EXERCISE INSTRUCTIONS:
Find the line containing "Which is furthest". Retype it and every line after it through the end of the entries, exactly as written, with nothing added.

....

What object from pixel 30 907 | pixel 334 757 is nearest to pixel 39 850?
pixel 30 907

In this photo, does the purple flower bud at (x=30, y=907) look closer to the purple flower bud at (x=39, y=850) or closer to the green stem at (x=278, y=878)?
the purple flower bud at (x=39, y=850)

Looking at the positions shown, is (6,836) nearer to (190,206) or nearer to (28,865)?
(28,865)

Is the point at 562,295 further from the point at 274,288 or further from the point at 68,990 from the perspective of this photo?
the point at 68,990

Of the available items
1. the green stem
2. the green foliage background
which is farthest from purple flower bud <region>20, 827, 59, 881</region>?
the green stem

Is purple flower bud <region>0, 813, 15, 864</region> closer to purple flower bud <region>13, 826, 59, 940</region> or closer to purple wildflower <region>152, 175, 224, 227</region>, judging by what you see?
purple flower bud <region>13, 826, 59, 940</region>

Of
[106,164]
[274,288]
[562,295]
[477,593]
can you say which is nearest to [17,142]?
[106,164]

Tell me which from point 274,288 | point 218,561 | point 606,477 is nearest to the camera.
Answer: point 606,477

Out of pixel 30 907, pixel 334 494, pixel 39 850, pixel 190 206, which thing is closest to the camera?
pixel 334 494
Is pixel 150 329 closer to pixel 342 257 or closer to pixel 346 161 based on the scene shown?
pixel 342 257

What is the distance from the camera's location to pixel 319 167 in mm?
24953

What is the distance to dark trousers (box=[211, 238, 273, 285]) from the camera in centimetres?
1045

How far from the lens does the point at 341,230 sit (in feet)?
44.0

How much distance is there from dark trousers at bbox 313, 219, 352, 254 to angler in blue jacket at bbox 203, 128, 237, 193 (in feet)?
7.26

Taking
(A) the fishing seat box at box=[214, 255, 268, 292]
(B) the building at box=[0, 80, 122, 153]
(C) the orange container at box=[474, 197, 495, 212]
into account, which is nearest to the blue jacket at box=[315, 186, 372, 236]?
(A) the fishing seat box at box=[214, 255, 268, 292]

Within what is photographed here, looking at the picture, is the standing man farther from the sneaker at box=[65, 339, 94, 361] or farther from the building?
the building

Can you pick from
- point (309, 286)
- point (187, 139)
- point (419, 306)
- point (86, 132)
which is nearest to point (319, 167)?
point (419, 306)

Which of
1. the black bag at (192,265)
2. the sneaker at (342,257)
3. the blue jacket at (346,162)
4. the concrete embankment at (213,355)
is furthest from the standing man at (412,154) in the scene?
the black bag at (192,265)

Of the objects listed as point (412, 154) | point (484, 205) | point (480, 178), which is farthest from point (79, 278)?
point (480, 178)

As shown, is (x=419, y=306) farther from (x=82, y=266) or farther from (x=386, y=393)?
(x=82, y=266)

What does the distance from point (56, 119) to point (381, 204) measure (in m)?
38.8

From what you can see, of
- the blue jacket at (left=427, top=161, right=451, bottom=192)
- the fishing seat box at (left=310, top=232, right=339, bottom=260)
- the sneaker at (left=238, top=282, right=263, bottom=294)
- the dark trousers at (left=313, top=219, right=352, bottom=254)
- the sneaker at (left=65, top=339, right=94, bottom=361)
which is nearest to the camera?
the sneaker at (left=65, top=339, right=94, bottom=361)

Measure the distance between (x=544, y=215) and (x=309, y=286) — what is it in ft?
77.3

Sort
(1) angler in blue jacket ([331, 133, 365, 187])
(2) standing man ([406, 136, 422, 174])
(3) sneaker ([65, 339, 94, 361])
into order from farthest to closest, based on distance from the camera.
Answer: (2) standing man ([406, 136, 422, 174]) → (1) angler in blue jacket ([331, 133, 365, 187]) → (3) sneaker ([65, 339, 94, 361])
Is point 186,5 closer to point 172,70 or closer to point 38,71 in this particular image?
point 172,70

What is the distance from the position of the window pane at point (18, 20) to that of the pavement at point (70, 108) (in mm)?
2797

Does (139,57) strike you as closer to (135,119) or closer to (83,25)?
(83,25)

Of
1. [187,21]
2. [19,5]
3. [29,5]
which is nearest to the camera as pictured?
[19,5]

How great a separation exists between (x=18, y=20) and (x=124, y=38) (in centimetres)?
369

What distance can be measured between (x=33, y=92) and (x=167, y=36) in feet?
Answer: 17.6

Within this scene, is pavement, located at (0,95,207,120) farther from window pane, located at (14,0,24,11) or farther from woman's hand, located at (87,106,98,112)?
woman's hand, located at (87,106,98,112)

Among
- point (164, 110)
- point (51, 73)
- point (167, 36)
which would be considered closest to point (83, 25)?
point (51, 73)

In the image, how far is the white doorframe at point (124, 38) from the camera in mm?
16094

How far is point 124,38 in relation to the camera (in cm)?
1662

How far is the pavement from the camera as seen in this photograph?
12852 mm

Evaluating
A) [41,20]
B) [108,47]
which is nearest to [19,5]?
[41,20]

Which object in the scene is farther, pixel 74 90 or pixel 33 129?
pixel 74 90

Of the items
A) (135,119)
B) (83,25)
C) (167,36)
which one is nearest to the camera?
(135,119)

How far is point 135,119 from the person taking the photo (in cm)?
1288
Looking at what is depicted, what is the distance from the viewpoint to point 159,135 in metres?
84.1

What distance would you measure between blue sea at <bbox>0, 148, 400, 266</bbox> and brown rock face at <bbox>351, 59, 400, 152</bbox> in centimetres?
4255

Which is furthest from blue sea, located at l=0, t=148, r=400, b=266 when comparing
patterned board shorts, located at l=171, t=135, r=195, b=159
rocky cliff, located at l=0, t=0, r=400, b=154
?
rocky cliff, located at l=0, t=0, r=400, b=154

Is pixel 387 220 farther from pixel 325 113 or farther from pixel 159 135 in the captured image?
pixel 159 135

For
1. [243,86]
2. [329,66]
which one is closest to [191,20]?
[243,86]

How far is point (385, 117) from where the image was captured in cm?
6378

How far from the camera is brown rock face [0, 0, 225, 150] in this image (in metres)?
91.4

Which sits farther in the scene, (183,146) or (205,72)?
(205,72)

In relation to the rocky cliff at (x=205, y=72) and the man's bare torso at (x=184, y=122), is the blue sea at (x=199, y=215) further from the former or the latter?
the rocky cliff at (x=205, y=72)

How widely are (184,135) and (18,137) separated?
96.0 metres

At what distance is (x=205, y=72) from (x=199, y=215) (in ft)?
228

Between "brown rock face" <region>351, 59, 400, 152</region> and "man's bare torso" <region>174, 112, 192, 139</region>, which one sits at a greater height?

....

COMPLETED EXERCISE:
Which is furthest from blue sea, located at l=0, t=148, r=400, b=266 when comparing
patterned board shorts, located at l=171, t=135, r=195, b=159
rocky cliff, located at l=0, t=0, r=400, b=154
?
rocky cliff, located at l=0, t=0, r=400, b=154

Is pixel 387 220 farther from pixel 325 113 or farther from pixel 159 135 in the captured image?
pixel 159 135

For
1. [243,86]
2. [329,66]
which one is closest to [191,20]?
[243,86]

How far is point (385, 117) from where the image was captured in cm?
6378

How far from the camera is brown rock face [0, 0, 225, 150] in this image (in metres)?
91.4

Which sits farther in the scene, (183,146) or (205,72)?
(205,72)

In relation to the rocky cliff at (x=205, y=72) and the man's bare torso at (x=184, y=122), is the blue sea at (x=199, y=215) further from the former or the latter?
the rocky cliff at (x=205, y=72)

How widely are (184,135) and (18,137) separated?
96.0 metres

At what distance is (x=205, y=72) from (x=199, y=215) (in ft)?
228

Between "brown rock face" <region>351, 59, 400, 152</region> and "man's bare torso" <region>174, 112, 192, 139</region>, which one sits at a greater height?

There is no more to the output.